Bild: Lassen vieles noch im Dunkeln: Klingbeil, Baerbock und Habeck nach den So…
Jetzt haben sich alle Parteien, außer Union und Grüne, mal getroffen. Sind
wir jetzt schlauer? [1][Die Erklärungen] von Paul Ziemiak und Volker
Wissing, Robert Habeck und Lars Klingbeil nach den Treffen sind nur
begrenzt interessant. Man sagt, dass man nichts sagt.
Jede Andeutung könnte ja Erwartungshaltungen beeinflussen, womöglich
zuungunsten eigener Möglichkeiten. Deshalb klingen alle wie
Sprechautomaten. Wenn Annalena Baerbock abends im Licht der Kameralampen
berichtet, dass sie leider nicht verraten kann, was es beim Treffen mit der
SPD zu essen gab, weil man Vertraulichkeit vereinbart hat, ist die Grenze
zum Lächerlichen markiert.
Spieltheoretisch ist die Lage aber hoch interessant. Wir beobachten, wie
für ein neues Spiel, für das es kaum Routinen gibt, Regeln entwickelt
werden, und zwar während das Spiel läuft. Früher war klar: Bei Rot-Grün und
Schwarz-Gelb hatten die Volksparteien das Sagen – Grüne und FDP mussten
ihre Rollen in Bezug auf die Großen finden.
Bei den Großen Koalitionen konnte die SPD als Juniorpartner in
Koalitionsverhandlungen viel durchsetzen. Sie machte im Maschinenraum die
Politik, die Union bremste und gewann die nächste Wahl. All das gilt jetzt
nicht mehr.
Es geht jetzt offenkundig erst mal um Inszenierungen. Die Selfies von FDP
und Grünen waren eine Botschaft an die SPD: Die Zeiten, als sich
Volksparteien eine Milieupartei zwecks Mehrheitsbeschaffung organisierten,
sind vorbei. Jetzt herrschen neue Regeln. Aber welche?

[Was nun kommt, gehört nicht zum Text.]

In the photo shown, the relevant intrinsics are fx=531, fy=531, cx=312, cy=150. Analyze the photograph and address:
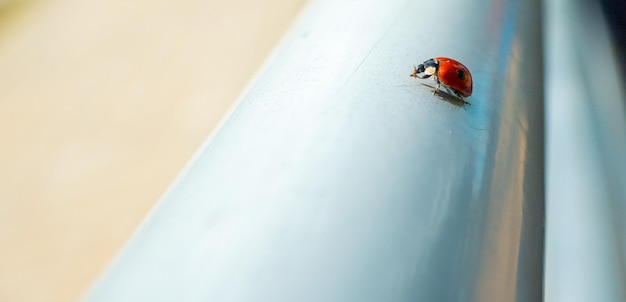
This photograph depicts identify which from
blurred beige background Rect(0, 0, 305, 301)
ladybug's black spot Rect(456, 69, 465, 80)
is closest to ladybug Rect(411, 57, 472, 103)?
ladybug's black spot Rect(456, 69, 465, 80)

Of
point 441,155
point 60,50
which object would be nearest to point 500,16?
point 441,155

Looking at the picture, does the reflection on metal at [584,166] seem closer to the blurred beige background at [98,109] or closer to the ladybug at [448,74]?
the ladybug at [448,74]

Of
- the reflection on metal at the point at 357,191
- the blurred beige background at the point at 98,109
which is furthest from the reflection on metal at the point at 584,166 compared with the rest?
the blurred beige background at the point at 98,109

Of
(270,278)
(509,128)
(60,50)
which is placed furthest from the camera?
(60,50)

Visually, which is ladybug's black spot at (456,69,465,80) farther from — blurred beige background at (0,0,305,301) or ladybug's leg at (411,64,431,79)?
blurred beige background at (0,0,305,301)

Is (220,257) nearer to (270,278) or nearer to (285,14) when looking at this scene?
(270,278)

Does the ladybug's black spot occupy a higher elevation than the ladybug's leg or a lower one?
higher

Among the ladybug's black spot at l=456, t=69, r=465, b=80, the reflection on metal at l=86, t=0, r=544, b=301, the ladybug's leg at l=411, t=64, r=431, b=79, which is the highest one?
the ladybug's black spot at l=456, t=69, r=465, b=80

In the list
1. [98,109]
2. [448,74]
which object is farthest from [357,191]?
[98,109]
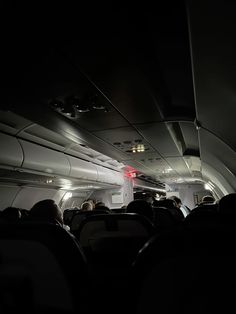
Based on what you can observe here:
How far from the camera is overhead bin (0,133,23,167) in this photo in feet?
16.3

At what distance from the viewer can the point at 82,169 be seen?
845 cm

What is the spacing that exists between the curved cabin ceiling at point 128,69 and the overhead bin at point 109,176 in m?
5.33

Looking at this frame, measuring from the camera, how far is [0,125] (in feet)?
17.1

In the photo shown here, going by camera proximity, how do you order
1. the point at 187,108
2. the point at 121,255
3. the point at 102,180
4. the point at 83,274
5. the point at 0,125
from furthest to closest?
the point at 102,180 → the point at 0,125 → the point at 187,108 → the point at 121,255 → the point at 83,274

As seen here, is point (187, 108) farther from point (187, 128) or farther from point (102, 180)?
point (102, 180)

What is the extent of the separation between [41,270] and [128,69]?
220cm

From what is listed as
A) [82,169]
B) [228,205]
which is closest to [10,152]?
[82,169]

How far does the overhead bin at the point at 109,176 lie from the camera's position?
1033cm

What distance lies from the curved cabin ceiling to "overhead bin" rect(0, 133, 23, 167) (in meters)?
0.95

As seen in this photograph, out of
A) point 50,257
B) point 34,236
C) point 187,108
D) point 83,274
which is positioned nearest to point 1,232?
point 34,236

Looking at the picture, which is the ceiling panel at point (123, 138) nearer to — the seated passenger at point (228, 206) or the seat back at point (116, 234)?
the seat back at point (116, 234)

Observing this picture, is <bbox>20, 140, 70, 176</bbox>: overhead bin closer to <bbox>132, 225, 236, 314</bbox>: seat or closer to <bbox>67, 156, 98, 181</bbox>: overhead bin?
<bbox>67, 156, 98, 181</bbox>: overhead bin

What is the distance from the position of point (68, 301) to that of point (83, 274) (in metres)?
0.18

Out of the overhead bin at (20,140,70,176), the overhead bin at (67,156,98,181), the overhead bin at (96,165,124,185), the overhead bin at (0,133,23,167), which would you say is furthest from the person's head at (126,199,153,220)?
the overhead bin at (96,165,124,185)
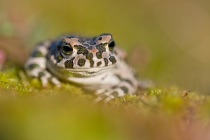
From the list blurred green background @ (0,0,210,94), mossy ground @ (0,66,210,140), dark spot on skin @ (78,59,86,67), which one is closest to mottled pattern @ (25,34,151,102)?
dark spot on skin @ (78,59,86,67)

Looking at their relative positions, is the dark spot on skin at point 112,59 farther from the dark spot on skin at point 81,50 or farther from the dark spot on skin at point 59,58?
the dark spot on skin at point 59,58

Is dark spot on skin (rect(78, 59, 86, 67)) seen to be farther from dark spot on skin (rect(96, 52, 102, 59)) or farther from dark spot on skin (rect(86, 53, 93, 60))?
dark spot on skin (rect(96, 52, 102, 59))

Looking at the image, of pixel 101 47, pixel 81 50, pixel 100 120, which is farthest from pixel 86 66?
pixel 100 120

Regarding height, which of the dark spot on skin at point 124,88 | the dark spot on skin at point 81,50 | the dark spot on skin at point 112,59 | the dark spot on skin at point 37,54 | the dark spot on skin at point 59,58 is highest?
the dark spot on skin at point 37,54

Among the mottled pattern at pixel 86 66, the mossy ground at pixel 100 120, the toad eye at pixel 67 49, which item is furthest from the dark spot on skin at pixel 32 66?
the mossy ground at pixel 100 120

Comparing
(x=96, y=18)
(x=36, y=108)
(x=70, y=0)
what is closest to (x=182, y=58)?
(x=96, y=18)

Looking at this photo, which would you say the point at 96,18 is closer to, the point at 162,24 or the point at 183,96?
the point at 162,24
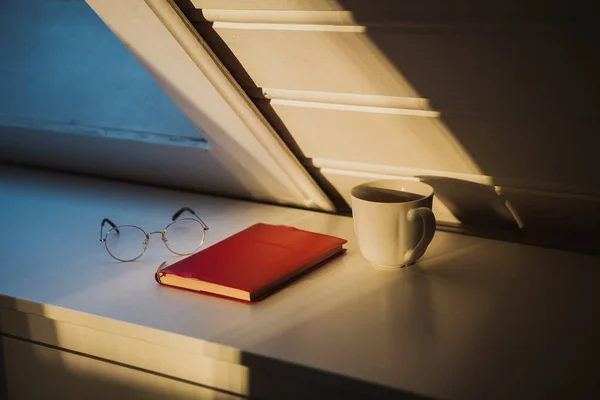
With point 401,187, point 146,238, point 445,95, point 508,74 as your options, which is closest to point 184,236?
point 146,238

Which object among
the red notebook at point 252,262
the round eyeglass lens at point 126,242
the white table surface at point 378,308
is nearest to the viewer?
the white table surface at point 378,308

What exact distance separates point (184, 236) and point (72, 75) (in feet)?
1.91

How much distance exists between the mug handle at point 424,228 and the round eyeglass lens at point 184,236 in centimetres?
38

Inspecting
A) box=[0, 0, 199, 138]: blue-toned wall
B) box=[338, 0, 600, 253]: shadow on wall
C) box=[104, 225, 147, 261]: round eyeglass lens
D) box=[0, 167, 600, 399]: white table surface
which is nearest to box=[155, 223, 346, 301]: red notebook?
box=[0, 167, 600, 399]: white table surface

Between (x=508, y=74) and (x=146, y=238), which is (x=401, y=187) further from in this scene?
(x=146, y=238)

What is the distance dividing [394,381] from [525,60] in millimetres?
446

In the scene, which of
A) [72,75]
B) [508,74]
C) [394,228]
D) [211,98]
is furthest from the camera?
[72,75]

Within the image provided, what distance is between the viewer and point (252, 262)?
118 centimetres

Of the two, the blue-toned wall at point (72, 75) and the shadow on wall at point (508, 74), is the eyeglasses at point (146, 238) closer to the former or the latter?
the blue-toned wall at point (72, 75)

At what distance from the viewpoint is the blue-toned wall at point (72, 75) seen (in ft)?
5.31

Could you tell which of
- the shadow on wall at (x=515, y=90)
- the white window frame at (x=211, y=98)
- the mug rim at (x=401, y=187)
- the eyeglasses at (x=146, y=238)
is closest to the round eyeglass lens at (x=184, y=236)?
the eyeglasses at (x=146, y=238)

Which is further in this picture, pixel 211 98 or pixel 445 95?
pixel 211 98

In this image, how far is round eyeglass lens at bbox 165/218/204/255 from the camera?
1304 millimetres

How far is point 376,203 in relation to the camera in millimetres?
1146
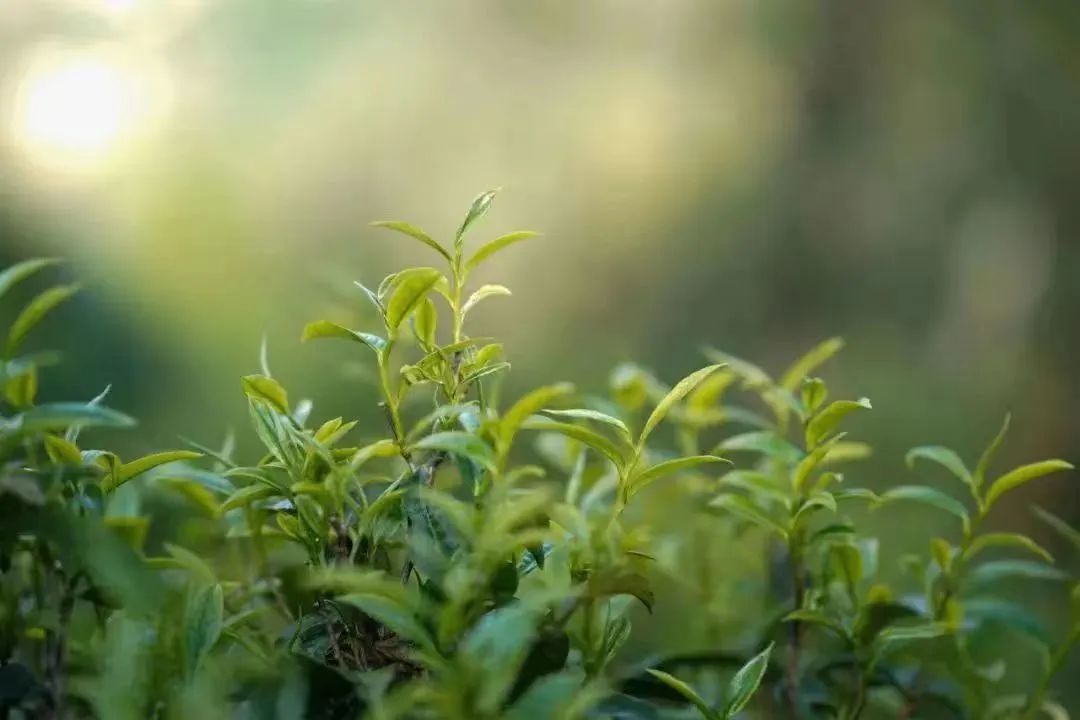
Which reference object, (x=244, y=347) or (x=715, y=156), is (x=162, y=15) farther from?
(x=715, y=156)

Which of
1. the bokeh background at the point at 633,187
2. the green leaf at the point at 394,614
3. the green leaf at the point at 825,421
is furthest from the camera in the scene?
the bokeh background at the point at 633,187

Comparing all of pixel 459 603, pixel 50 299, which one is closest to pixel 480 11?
pixel 50 299

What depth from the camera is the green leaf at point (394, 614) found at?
1.01 ft

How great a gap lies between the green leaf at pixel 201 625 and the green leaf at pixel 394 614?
0.19 feet

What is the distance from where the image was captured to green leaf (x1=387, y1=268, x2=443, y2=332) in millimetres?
358

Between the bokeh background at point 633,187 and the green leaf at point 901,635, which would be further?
the bokeh background at point 633,187

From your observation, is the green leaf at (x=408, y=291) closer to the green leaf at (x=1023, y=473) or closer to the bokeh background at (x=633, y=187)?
the green leaf at (x=1023, y=473)

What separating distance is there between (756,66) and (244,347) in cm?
77

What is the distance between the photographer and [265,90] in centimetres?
121

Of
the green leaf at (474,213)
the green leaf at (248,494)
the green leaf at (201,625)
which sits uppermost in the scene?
the green leaf at (474,213)

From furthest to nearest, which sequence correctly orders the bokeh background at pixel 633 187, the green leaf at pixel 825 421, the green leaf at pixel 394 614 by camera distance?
the bokeh background at pixel 633 187 → the green leaf at pixel 825 421 → the green leaf at pixel 394 614

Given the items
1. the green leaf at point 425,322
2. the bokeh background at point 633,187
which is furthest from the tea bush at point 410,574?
the bokeh background at point 633,187

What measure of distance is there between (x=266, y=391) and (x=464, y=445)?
0.09 metres

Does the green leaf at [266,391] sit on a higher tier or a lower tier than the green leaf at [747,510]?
higher
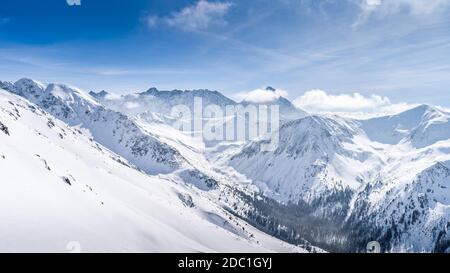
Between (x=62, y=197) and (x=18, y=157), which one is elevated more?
(x=18, y=157)

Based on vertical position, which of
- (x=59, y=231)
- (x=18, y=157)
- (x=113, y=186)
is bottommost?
(x=113, y=186)

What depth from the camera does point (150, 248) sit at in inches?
3012

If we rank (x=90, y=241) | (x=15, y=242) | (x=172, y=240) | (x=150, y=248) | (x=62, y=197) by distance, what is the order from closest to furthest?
(x=15, y=242) → (x=90, y=241) → (x=150, y=248) → (x=62, y=197) → (x=172, y=240)

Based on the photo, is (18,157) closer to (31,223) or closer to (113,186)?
(31,223)
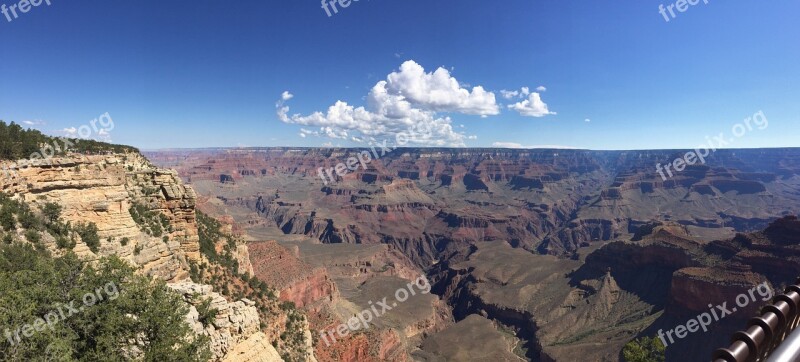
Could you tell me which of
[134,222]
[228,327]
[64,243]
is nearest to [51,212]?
[64,243]

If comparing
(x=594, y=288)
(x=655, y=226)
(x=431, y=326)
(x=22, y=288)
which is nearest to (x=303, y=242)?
(x=431, y=326)

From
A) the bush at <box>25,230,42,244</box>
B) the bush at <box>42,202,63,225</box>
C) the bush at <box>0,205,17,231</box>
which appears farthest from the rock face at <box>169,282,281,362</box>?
the bush at <box>0,205,17,231</box>

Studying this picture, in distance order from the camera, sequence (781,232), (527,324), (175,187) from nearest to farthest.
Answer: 1. (175,187)
2. (781,232)
3. (527,324)

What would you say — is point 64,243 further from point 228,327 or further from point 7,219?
point 228,327

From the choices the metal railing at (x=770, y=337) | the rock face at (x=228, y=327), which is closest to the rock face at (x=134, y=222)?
the rock face at (x=228, y=327)

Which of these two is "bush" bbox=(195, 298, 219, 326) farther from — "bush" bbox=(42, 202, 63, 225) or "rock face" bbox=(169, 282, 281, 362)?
"bush" bbox=(42, 202, 63, 225)

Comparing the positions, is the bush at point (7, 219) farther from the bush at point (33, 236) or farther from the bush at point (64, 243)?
the bush at point (64, 243)

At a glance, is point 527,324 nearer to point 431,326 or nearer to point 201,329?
point 431,326
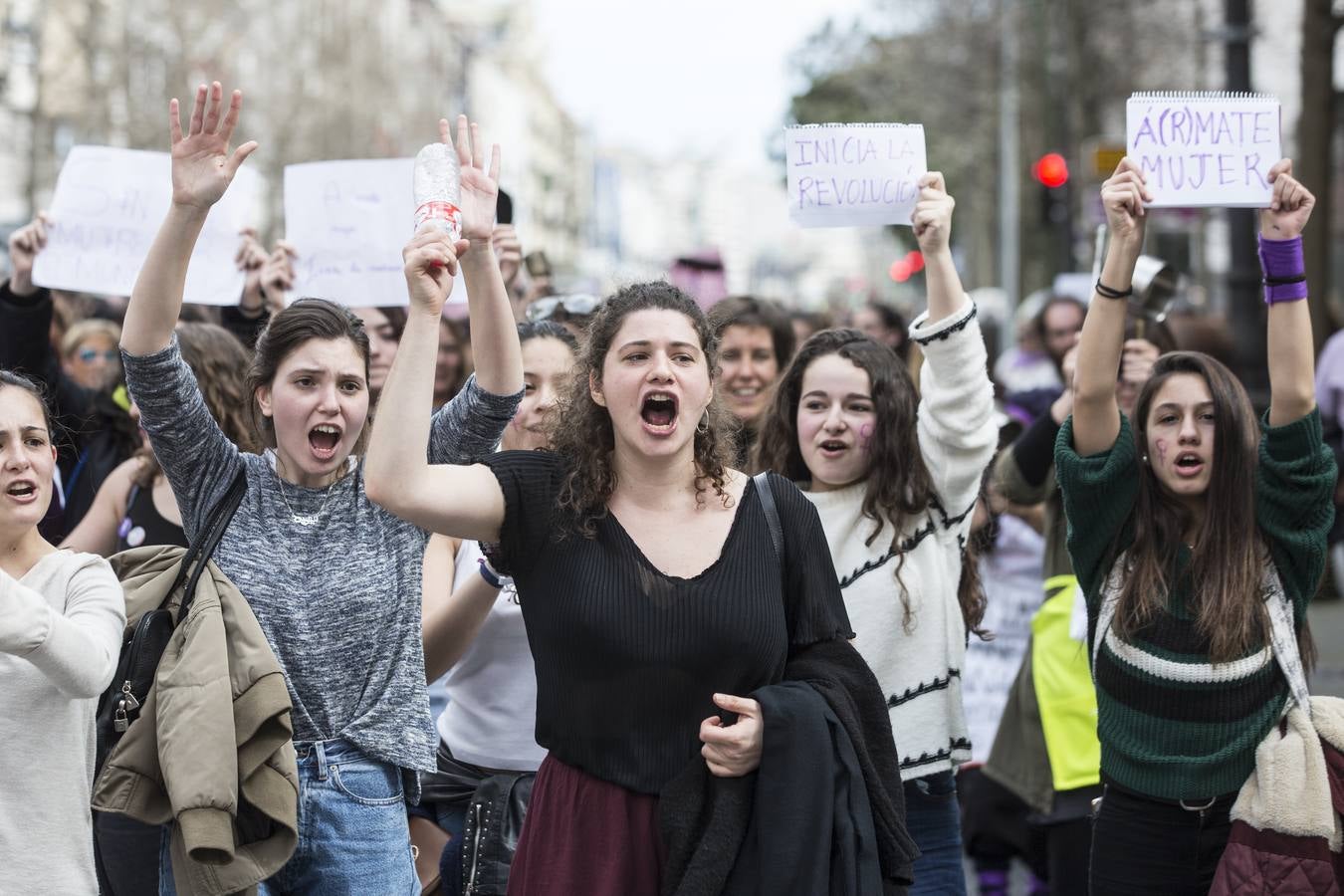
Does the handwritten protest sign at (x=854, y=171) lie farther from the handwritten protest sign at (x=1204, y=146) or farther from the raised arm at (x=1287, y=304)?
the raised arm at (x=1287, y=304)

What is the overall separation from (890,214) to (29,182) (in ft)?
88.8

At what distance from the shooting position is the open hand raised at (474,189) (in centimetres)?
346

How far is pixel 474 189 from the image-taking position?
11.5 feet

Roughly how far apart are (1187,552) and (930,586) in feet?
2.06

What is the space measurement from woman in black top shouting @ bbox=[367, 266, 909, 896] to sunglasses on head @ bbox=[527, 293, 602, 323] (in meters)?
2.21

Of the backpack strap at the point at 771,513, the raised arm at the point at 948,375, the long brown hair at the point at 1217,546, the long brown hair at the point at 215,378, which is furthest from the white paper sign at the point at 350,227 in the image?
the long brown hair at the point at 1217,546

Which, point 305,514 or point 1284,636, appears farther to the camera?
point 1284,636

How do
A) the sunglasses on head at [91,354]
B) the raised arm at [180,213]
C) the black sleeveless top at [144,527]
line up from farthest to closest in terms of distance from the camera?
the sunglasses on head at [91,354] < the black sleeveless top at [144,527] < the raised arm at [180,213]

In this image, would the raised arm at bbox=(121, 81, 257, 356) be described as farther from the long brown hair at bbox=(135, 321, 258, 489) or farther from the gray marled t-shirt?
the long brown hair at bbox=(135, 321, 258, 489)

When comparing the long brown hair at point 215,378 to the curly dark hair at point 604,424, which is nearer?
the curly dark hair at point 604,424

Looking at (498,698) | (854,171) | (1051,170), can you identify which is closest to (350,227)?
(854,171)

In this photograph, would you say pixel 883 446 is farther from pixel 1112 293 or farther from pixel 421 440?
pixel 421 440

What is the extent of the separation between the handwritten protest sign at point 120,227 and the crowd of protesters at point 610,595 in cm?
73

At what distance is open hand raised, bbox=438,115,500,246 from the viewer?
3.46 metres
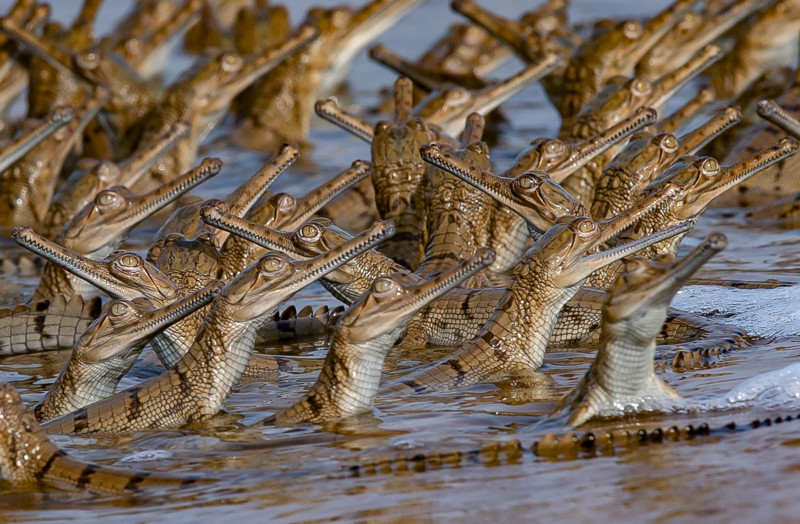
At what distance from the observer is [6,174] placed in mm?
11641

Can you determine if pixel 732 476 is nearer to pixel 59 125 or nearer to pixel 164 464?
pixel 164 464


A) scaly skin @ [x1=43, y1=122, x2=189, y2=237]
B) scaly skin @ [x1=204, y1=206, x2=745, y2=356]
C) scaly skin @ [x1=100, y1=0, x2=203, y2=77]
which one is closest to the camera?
scaly skin @ [x1=204, y1=206, x2=745, y2=356]

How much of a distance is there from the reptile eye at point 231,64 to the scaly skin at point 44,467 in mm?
7373

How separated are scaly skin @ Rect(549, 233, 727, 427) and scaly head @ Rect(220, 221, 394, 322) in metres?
1.13

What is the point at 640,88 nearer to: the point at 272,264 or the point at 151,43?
the point at 272,264

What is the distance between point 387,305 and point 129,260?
71.3 inches

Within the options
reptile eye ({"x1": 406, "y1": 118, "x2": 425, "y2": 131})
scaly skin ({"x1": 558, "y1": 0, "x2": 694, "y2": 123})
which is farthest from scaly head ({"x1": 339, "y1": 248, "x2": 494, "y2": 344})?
scaly skin ({"x1": 558, "y1": 0, "x2": 694, "y2": 123})

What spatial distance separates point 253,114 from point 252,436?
846 centimetres

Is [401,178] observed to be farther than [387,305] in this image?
Yes

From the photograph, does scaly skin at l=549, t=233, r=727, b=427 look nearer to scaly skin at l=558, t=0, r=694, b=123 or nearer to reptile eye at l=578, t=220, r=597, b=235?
reptile eye at l=578, t=220, r=597, b=235

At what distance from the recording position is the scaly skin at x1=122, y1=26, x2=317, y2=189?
488 inches

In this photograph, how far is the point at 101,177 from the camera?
9.68 meters

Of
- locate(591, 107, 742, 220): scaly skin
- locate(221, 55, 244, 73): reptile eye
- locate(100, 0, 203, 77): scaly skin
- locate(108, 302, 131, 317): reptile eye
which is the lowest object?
locate(108, 302, 131, 317): reptile eye

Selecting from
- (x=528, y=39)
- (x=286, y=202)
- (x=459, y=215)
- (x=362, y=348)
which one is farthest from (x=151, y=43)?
(x=362, y=348)
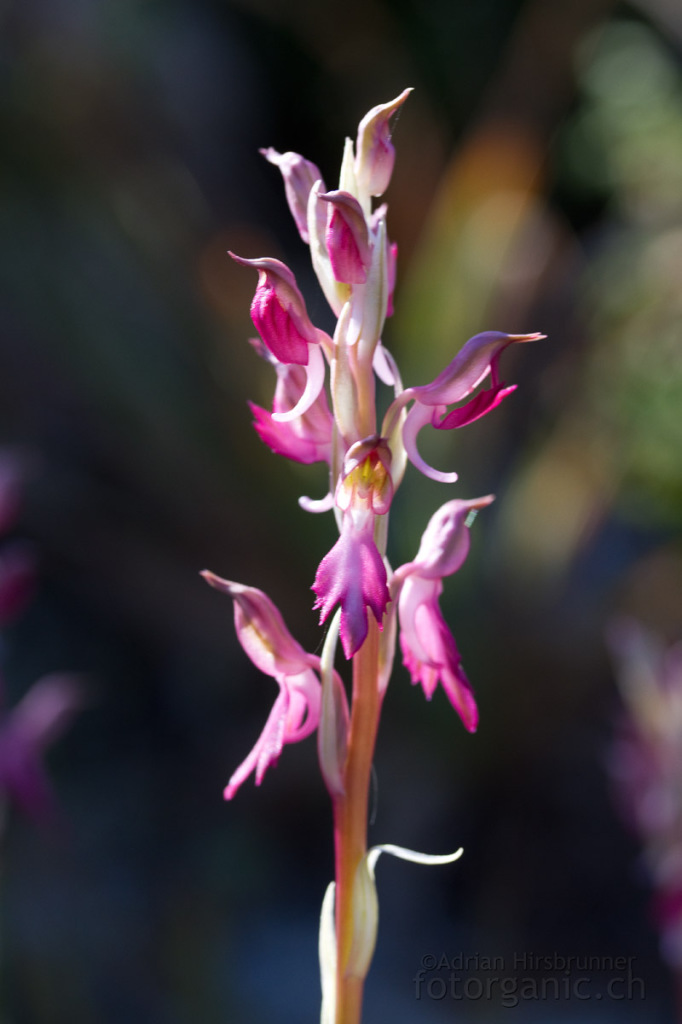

Viel spricht für die Ampel. Das beste Argument dafür ist die CSU, die schon
seit Monaten klamaukhaft zwischen Treueschwüren für Laschet und offenem
Aufstand schwankt. CSU-Generalsekretär Markus Blume bekundete nach dem
Treffen mit der FDP vor staatstragend seriösem, grauen Hintergrund, er habe
„Lust auf mehr“. Es ist bei der CSU nicht leicht zu erkennen, wo aktuell
die Grenze zur Ironie verläuft.
## Die SPD macht Tempo
FDP-Mann Wissing sah nach dem Treffen mit der SPD große Klippen, [2][bei
der Union hingegen keine.] Aber die FDP muss ja Distanz zur Ampel halten,
mindestens solange die zusehends desolate Union noch im Spiel ist. Die SPD
macht nun Tempo und bereitet optimistisch das erste Gespräche zu dritt mit
Grünen und FDP vor.
Klar ist: Der Weg zu jeder Regierung wird für die Parteien steinig. Schon
das gewöhnungsbedürftige Wort Vorsondierungen kündigt an: Es wird
kompliziert.
Denn die Geschäftsbedingungen für Koalitionen sind in der
Post-Volkspartei-Ära komplexer geworden. Kompromisse zwischen drei Parteien
sind schwergängiger als zwischen zweien. Lindners Ausstieg aus den
Jamaika-Verhandlungen 2017 war da ein Vorgeschmack. Und: In der Ära der
Volksparteien fand die Kompromissbildung in den Parteien selbst statt. Das
wurde auf dem Wählermarkt zusehends zum Malus: Es fehlt ja das
Alleinstellungsmerkmal.
## Der Zwang zur Einigung
So verschieben sich in der Post-Volkspartei-Ära die Kompromissbildungen in
die Koalitionsverhandlungen. Damit wächst die Kluft zwischen vollmundigen
Wahlversprechen, für mehr Gerechtigkeit oder Steuersenkungen zu sorgen, und
dem Zwang zur Einigung nach der Wahl. Von der CDU bis zu den Grünen
beteuern nun alle, es bei der Regierungsbildung keinesfalls beim kleinsten
gemeinsamen Nenner zu belassen. Aber dafür spricht wenig.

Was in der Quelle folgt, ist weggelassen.